Start of Provided data

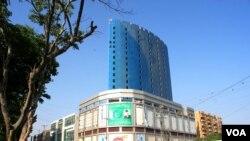 کراچی: فلک بوس عمارتوں کا جال بچھ رہا ہے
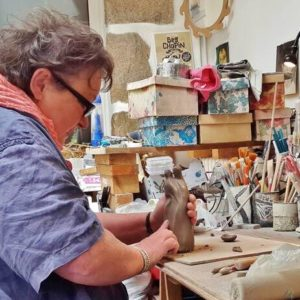 Paimpol. Artisan d'art : terre mouillée pour des mains en or
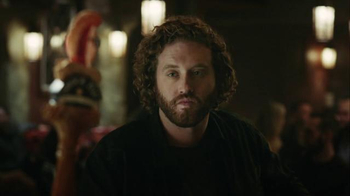 Shock Top Super Bowl 2016 TV Spot, 'Unfiltered Talk' Featuring T.J. Miller - Thumbnail 7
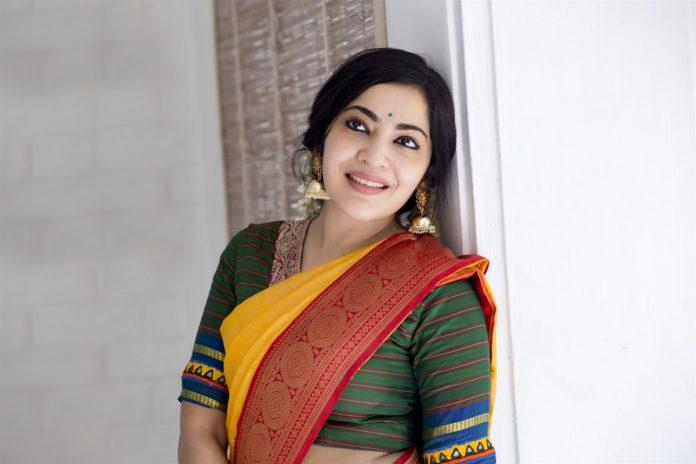 Actress and VJ Ramya Photos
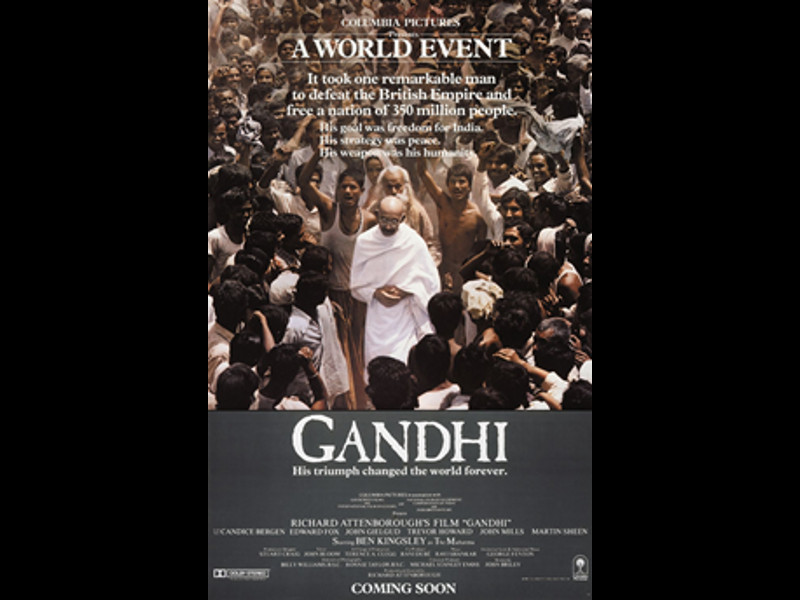 the vital role of mohunduras ghandi to indias independence Mk gandhi, was an important leader in the freedom struggle he spearheaded the pacifist role of the indian movement for independence and managed to capture the imagination of the western world, especially in the realms of imperialism.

End of Provided data

▶ **Work item**:
The answer must be an exact transcription of the lines from the one containing "Actress and VJ Ramya Photos" through the last line of the records above, both included, with no pictures.

▶ **Your solution**:
 Actress and VJ Ramya Photos
 the vital role of mohunduras ghandi to indias independence Mk gandhi, was an important leader in the freedom struggle he spearheaded the pacifist role of the indian movement for independence and managed to capture the imagination of the western world, especially in the realms of imperialism.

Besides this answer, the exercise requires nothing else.